#### [Work to be completed]
Update the records below by replacing "detector" with "scanner" everywhere and leaving everything else unchanged.

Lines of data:
○ ○ ○ ○ ○

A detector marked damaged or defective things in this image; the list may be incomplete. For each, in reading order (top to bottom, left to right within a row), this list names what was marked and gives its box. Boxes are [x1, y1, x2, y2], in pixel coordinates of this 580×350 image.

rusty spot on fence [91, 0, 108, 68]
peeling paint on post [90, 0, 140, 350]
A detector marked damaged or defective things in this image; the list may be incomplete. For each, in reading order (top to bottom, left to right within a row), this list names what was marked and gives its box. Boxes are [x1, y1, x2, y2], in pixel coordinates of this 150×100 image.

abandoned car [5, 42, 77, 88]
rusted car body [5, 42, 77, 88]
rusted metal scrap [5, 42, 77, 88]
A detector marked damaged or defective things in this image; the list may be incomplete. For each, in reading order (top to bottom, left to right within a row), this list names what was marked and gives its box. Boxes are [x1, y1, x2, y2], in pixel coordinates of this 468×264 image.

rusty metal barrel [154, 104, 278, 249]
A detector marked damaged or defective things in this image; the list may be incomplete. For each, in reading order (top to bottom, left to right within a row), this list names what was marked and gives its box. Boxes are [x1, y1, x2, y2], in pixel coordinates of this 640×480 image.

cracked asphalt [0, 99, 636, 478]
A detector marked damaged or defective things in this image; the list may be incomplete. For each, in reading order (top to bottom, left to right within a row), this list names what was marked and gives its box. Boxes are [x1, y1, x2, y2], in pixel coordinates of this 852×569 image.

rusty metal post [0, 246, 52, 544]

○ ○ ○ ○ ○

#### [Task response]
A scanner marked damaged or defective things in this image; the list may be incomplete. For each, in reading order (top to bottom, left to right within a row), this list names what was marked and gives its box. Boxes are [x1, y1, x2, y2], in pixel coordinates of this 580×350 image.

rusty spot on fence [91, 0, 108, 68]
peeling paint on post [90, 0, 140, 350]
A scanner marked damaged or defective things in this image; the list may be incomplete. For each, in reading order (top to bottom, left to right within a row), this list names what was marked and gives its box. Boxes are [x1, y1, x2, y2], in pixel coordinates of this 150×100 image.

abandoned car [5, 42, 77, 88]
rusted car body [5, 42, 77, 88]
rusted metal scrap [5, 42, 77, 88]
A scanner marked damaged or defective things in this image; the list may be incomplete. For each, in reading order (top to bottom, left to right within a row), this list names what was marked and gives its box. Boxes are [x1, y1, x2, y2], in pixel coordinates of this 468×264 image.

rusty metal barrel [154, 104, 278, 249]
A scanner marked damaged or defective things in this image; the list may be incomplete. For each, in reading order (top to bottom, left to right within a row), this list names what was marked and gives its box. Boxes are [x1, y1, x2, y2], in pixel coordinates of this 640×480 image.

cracked asphalt [0, 99, 636, 478]
A scanner marked damaged or defective things in this image; the list may be incomplete. For each, in reading order (top to bottom, left to right within a row), this list names what was marked and gives its box. Boxes are [x1, y1, x2, y2], in pixel coordinates of this 852×569 image.

rusty metal post [0, 246, 52, 544]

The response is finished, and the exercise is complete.